[Records from a data source]

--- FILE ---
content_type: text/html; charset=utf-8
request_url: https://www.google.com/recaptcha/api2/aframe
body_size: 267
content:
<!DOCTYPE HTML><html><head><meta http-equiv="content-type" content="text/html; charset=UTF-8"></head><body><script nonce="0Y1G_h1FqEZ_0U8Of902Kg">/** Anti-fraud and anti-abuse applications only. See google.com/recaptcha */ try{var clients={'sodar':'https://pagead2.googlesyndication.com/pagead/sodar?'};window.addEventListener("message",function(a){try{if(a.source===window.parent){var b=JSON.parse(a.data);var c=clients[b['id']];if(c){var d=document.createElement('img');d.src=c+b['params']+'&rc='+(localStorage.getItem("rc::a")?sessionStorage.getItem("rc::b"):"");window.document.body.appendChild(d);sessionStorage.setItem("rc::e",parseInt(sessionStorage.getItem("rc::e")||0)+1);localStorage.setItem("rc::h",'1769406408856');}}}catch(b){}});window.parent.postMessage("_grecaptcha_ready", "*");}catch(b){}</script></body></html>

● AIM OF THE TASK:
Every record should be repeated exactly; please leave none out.

● EXERCISE SOLUTION:
--- FILE ---
content_type: text/html; charset=utf-8
request_url: https://www.google.com/recaptcha/api2/aframe
body_size: 267
content:
<!DOCTYPE HTML><html><head><meta http-equiv="content-type" content="text/html; charset=UTF-8"></head><body><script nonce="0Y1G_h1FqEZ_0U8Of902Kg">/** Anti-fraud and anti-abuse applications only. See google.com/recaptcha */ try{var clients={'sodar':'https://pagead2.googlesyndication.com/pagead/sodar?'};window.addEventListener("message",function(a){try{if(a.source===window.parent){var b=JSON.parse(a.data);var c=clients[b['id']];if(c){var d=document.createElement('img');d.src=c+b['params']+'&rc='+(localStorage.getItem("rc::a")?sessionStorage.getItem("rc::b"):"");window.document.body.appendChild(d);sessionStorage.setItem("rc::e",parseInt(sessionStorage.getItem("rc::e")||0)+1);localStorage.setItem("rc::h",'1769406408856');}}}catch(b){}});window.parent.postMessage("_grecaptcha_ready", "*");}catch(b){}</script></body></html>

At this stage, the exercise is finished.